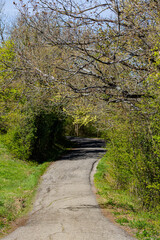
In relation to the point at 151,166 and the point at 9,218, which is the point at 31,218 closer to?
the point at 9,218

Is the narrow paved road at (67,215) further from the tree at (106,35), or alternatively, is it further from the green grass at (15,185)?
the tree at (106,35)

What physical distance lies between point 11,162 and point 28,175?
2.34m

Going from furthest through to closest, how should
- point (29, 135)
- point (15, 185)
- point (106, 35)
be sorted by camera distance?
point (29, 135)
point (15, 185)
point (106, 35)

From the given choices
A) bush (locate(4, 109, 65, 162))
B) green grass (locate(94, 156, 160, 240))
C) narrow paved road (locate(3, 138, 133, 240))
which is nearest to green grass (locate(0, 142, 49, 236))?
narrow paved road (locate(3, 138, 133, 240))

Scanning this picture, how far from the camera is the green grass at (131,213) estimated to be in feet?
22.0

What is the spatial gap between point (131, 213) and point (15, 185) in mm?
6067

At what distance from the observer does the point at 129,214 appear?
27.6 ft

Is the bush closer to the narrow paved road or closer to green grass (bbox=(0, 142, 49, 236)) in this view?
green grass (bbox=(0, 142, 49, 236))

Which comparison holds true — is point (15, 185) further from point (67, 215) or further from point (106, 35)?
point (106, 35)

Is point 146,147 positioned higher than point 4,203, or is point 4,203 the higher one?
point 146,147

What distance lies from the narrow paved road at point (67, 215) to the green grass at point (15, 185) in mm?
427

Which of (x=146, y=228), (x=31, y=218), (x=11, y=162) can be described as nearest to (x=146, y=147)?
(x=146, y=228)

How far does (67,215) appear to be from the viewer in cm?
823

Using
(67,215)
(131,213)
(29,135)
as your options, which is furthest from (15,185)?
(131,213)
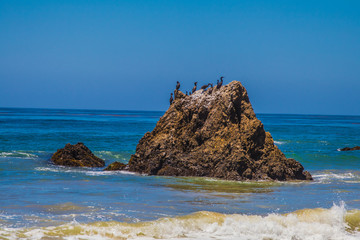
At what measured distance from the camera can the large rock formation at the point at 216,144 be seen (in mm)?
15594

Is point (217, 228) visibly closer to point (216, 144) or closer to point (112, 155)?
point (216, 144)

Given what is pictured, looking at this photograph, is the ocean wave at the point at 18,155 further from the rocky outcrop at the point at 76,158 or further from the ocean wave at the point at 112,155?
the ocean wave at the point at 112,155

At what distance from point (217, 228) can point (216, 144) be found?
6564 mm

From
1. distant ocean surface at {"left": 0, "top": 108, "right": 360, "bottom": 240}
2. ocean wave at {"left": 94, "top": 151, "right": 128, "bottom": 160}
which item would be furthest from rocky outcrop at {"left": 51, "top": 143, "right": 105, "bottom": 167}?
ocean wave at {"left": 94, "top": 151, "right": 128, "bottom": 160}

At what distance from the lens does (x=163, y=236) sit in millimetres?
8953

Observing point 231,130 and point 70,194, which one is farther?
point 231,130

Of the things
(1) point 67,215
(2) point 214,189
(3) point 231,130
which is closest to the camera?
(1) point 67,215

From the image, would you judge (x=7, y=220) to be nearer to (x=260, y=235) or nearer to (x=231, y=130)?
(x=260, y=235)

> **GIVEN EXERCISE**: Everything from the line containing "At what distance from point" to the last line of the entries above should be quoted exactly, and only that.

> **REPLY TO THE EXERCISE**:
At what distance from point (217, 228) can point (216, 144) be found?
6564 mm

From
1. distant ocean surface at {"left": 0, "top": 108, "right": 360, "bottom": 240}
2. ocean wave at {"left": 94, "top": 151, "right": 128, "bottom": 160}
which item would be furthest from rocky outcrop at {"left": 51, "top": 143, "right": 105, "bottom": 167}?
ocean wave at {"left": 94, "top": 151, "right": 128, "bottom": 160}

At what distance from the lens does (x=163, y=236) sit in millimetres?
8953

Observing point 231,130 and point 70,194, which one is farther?
point 231,130

Of the things
(1) point 67,215
(2) point 214,189
(3) point 231,130
which is closest to the camera?
(1) point 67,215

From the image, would you judge (x=7, y=220) to be nearer to (x=260, y=235) or nearer to (x=231, y=130)?
(x=260, y=235)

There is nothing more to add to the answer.